__WHAT IS REQUIRED__
Please write out the complete listing that follows, exactly as it reads.
....
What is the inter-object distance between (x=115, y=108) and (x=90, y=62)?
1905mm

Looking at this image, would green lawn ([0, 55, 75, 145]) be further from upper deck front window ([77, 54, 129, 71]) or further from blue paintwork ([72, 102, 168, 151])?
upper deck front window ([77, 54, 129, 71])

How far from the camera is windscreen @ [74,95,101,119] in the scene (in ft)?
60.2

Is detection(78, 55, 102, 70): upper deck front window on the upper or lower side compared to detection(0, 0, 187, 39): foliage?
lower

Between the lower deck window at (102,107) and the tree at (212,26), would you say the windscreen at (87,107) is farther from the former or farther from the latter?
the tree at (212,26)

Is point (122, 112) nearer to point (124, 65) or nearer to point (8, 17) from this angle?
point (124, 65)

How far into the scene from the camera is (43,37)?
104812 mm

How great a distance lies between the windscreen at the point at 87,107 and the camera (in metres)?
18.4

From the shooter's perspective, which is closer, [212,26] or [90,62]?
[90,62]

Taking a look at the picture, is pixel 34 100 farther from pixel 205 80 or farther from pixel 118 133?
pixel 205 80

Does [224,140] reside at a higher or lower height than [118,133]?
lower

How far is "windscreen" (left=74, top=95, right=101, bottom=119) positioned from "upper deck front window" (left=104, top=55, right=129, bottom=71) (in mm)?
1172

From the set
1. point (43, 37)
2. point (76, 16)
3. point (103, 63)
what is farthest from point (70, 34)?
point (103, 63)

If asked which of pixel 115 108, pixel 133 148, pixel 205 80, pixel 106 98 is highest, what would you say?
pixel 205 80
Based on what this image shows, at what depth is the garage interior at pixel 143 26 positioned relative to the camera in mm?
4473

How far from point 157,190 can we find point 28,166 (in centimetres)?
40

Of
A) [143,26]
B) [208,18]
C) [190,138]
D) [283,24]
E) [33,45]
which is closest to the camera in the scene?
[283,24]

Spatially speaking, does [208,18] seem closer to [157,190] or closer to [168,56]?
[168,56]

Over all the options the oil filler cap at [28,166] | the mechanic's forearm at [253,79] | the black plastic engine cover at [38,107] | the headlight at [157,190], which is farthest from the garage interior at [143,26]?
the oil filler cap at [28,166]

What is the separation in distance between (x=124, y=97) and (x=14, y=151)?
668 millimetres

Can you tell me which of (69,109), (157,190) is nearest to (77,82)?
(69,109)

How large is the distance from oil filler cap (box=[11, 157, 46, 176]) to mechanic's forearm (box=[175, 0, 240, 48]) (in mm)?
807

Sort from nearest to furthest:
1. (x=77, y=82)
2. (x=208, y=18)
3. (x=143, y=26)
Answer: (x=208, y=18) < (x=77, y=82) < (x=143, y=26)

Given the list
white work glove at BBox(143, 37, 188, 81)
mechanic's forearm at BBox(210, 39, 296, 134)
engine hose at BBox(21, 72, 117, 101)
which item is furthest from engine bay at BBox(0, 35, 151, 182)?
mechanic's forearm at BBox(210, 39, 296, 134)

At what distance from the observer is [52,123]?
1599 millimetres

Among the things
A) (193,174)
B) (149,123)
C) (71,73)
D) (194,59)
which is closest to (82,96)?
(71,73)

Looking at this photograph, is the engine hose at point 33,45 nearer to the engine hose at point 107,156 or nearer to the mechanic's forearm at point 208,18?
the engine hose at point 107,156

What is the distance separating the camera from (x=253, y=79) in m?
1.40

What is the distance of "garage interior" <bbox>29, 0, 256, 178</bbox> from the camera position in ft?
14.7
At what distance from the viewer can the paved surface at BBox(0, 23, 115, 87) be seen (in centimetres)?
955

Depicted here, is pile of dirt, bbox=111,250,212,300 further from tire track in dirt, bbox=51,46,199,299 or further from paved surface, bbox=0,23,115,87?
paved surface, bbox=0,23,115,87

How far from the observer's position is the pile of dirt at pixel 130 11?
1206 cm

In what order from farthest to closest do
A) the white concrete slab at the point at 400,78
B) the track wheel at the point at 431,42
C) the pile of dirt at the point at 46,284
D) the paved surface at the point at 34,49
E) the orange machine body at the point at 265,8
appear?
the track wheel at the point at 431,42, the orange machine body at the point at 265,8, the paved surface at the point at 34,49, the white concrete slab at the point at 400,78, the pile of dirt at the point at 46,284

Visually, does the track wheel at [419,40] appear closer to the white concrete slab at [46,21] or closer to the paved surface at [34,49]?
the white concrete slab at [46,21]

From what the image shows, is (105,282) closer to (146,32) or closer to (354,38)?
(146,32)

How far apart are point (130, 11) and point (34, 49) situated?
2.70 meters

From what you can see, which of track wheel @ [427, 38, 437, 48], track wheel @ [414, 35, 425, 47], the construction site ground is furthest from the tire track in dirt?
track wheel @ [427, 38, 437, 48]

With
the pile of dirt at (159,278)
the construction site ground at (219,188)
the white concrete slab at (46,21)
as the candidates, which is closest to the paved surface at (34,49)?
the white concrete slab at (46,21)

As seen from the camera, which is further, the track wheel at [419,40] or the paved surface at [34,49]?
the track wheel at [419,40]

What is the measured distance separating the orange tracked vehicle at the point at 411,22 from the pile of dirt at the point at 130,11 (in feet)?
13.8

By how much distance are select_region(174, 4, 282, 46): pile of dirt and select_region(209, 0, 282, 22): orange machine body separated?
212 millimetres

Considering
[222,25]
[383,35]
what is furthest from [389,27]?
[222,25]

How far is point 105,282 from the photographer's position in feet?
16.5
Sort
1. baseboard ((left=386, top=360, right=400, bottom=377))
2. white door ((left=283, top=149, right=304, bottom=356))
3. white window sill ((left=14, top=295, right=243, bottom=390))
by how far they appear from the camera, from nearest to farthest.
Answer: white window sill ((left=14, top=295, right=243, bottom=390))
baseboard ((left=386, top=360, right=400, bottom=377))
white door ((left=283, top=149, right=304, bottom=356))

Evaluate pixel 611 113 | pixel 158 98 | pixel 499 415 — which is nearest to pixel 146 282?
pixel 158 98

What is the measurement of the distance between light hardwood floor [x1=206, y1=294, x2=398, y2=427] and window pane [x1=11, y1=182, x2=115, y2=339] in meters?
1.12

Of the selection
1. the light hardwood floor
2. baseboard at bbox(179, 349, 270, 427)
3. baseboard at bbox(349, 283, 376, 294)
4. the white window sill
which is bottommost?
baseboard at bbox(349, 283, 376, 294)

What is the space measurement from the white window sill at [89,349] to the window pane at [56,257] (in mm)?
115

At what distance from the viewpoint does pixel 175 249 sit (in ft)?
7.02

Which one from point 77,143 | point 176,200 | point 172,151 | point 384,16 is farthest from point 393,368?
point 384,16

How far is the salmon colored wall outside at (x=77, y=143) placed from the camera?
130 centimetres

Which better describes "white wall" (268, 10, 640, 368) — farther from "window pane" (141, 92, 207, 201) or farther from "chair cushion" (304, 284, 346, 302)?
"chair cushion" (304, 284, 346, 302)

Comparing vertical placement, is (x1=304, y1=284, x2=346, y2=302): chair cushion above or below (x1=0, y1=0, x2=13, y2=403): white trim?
....
__ANSWER TO THIS PROBLEM__
What is the inter-object distance between (x=115, y=108) and (x=90, y=62)?
1905mm

Looking at this image, would green lawn ([0, 55, 75, 145]) be further from upper deck front window ([77, 54, 129, 71]) or further from blue paintwork ([72, 102, 168, 151])?
upper deck front window ([77, 54, 129, 71])

How far from the camera is windscreen @ [74,95,101,119] in the scene (in ft)?
60.2

Is detection(78, 55, 102, 70): upper deck front window on the upper or lower side compared to detection(0, 0, 187, 39): foliage?
lower

Between the lower deck window at (102,107) and the tree at (212,26), would you say the windscreen at (87,107) is farther from the former or farther from the latter?
the tree at (212,26)

Is point (122, 112) nearer to point (124, 65) or nearer to point (8, 17) from this angle?
point (124, 65)

How far into the scene from the camera is (43,37)?
104812 mm

How great a distance lies between the windscreen at the point at 87,107 and the camera (in metres)?
18.4

From the shooter's perspective, which is closer, [212,26] or [90,62]?
[90,62]

Taking a look at the picture, is pixel 34 100 farther from pixel 205 80 or farther from pixel 118 133?
pixel 205 80

Does [224,140] reside at a higher or lower height than [118,133]?
lower

How far is "windscreen" (left=74, top=95, right=101, bottom=119) positioned from "upper deck front window" (left=104, top=55, right=129, bottom=71) (in mm)?
1172

From the set
1. point (43, 37)
2. point (76, 16)
3. point (103, 63)
what is farthest from point (70, 34)?
point (103, 63)

If asked which of pixel 115 108, pixel 133 148, pixel 205 80, pixel 106 98 is highest, what would you say?
pixel 205 80
Based on what this image shows, at what depth is the garage interior at pixel 143 26 positioned relative to the camera in mm?
4473

How far from point 157,190 can we find point 28,166 (in centimetres)?
40

Of
A) [143,26]
B) [208,18]
C) [190,138]
D) [283,24]
E) [33,45]
which is closest to the camera in the scene?
[283,24]

Spatially speaking, does [208,18] seem closer to [157,190] or closer to [168,56]?
[168,56]

Over all the options the oil filler cap at [28,166] | the mechanic's forearm at [253,79] | the black plastic engine cover at [38,107] | the headlight at [157,190], which is farthest from the garage interior at [143,26]?
the oil filler cap at [28,166]

What is the separation in distance between (x=124, y=97) and (x=14, y=151)?
668 millimetres

Can you tell me which of (69,109), (157,190) is nearest to (77,82)?
(69,109)

How large is the distance from oil filler cap (box=[11, 157, 46, 176]) to mechanic's forearm (box=[175, 0, 240, 48]) (in mm)?
807

Sort from nearest to furthest:
1. (x=77, y=82)
2. (x=208, y=18)
3. (x=143, y=26)
Answer: (x=208, y=18) < (x=77, y=82) < (x=143, y=26)

Given the list
white work glove at BBox(143, 37, 188, 81)
mechanic's forearm at BBox(210, 39, 296, 134)
engine hose at BBox(21, 72, 117, 101)
which item is furthest from engine bay at BBox(0, 35, 151, 182)?
mechanic's forearm at BBox(210, 39, 296, 134)

At what distance from the observer is [52,123]?
1599 millimetres

Among the things
A) (193,174)
B) (149,123)
C) (71,73)
D) (194,59)
which is closest to (82,96)?
(71,73)

Looking at this photograph, is the engine hose at point 33,45 nearer to the engine hose at point 107,156 or nearer to the mechanic's forearm at point 208,18?
the engine hose at point 107,156

What is the distance separating the camera from (x=253, y=79) in m?
1.40

What is the distance of "garage interior" <bbox>29, 0, 256, 178</bbox> from the camera position in ft?
14.7
At what distance from the viewer can the paved surface at BBox(0, 23, 115, 87) be seen (in centimetres)?
955

Depicted here, is pile of dirt, bbox=111,250,212,300 further from tire track in dirt, bbox=51,46,199,299 or further from paved surface, bbox=0,23,115,87?
paved surface, bbox=0,23,115,87

How far from the observer's position is the pile of dirt at pixel 130 11?
1206 cm

In what order from farthest to closest do
A) the white concrete slab at the point at 400,78
B) the track wheel at the point at 431,42
C) the pile of dirt at the point at 46,284
D) the paved surface at the point at 34,49
E) the orange machine body at the point at 265,8
appear?
the track wheel at the point at 431,42, the orange machine body at the point at 265,8, the paved surface at the point at 34,49, the white concrete slab at the point at 400,78, the pile of dirt at the point at 46,284

Visually, does the track wheel at [419,40] appear closer to the white concrete slab at [46,21] or closer to the paved surface at [34,49]?
the white concrete slab at [46,21]

From what the image shows, is (105,282) closer to (146,32) or closer to (354,38)?
(146,32)

How far apart are point (130, 11) and point (34, 49) situated?
2.70 meters

From what you can see, which of track wheel @ [427, 38, 437, 48], track wheel @ [414, 35, 425, 47], the construction site ground is furthest from the tire track in dirt?
track wheel @ [427, 38, 437, 48]

With
the pile of dirt at (159,278)
the construction site ground at (219,188)
the white concrete slab at (46,21)
as the candidates, which is closest to the paved surface at (34,49)?
the white concrete slab at (46,21)

As seen from the camera, which is further, the track wheel at [419,40] or the paved surface at [34,49]?
the track wheel at [419,40]

What is the measured distance separating the orange tracked vehicle at the point at 411,22 from the pile of dirt at the point at 130,11 (in feet)?
13.8

By how much distance are select_region(174, 4, 282, 46): pile of dirt and select_region(209, 0, 282, 22): orange machine body separated?
212 millimetres

Considering
[222,25]
[383,35]
what is furthest from [389,27]?
[222,25]

How far is point 105,282 from the photographer's position in feet?
16.5
Sort
1. baseboard ((left=386, top=360, right=400, bottom=377))
2. white door ((left=283, top=149, right=304, bottom=356))
3. white window sill ((left=14, top=295, right=243, bottom=390))
by how far they appear from the camera, from nearest to farthest.
Answer: white window sill ((left=14, top=295, right=243, bottom=390))
baseboard ((left=386, top=360, right=400, bottom=377))
white door ((left=283, top=149, right=304, bottom=356))

Evaluate pixel 611 113 | pixel 158 98 | pixel 499 415 — which is nearest to pixel 146 282?
pixel 158 98

What is the measurement of the distance between light hardwood floor [x1=206, y1=294, x2=398, y2=427] and window pane [x1=11, y1=182, x2=115, y2=339] in meters?
1.12

Of the selection
1. the light hardwood floor
2. baseboard at bbox(179, 349, 270, 427)
3. baseboard at bbox(349, 283, 376, 294)
4. the white window sill
which is bottommost?
baseboard at bbox(349, 283, 376, 294)

What is the space measurement from the white window sill at [89,349] to the window pane at [56,257] (in mm)?
115

At what distance from the viewpoint does pixel 175 249 sit (in ft)?
7.02

Which one from point 77,143 | point 176,200 | point 172,151 | point 384,16 is farthest from point 393,368?
point 384,16

How far is the salmon colored wall outside at (x=77, y=143) placed from the camera?
130 centimetres

Which better describes "white wall" (268, 10, 640, 368) — farther from "window pane" (141, 92, 207, 201) or farther from "chair cushion" (304, 284, 346, 302)?
"chair cushion" (304, 284, 346, 302)

Comparing vertical placement, is (x1=304, y1=284, x2=346, y2=302): chair cushion above or below (x1=0, y1=0, x2=13, y2=403): white trim?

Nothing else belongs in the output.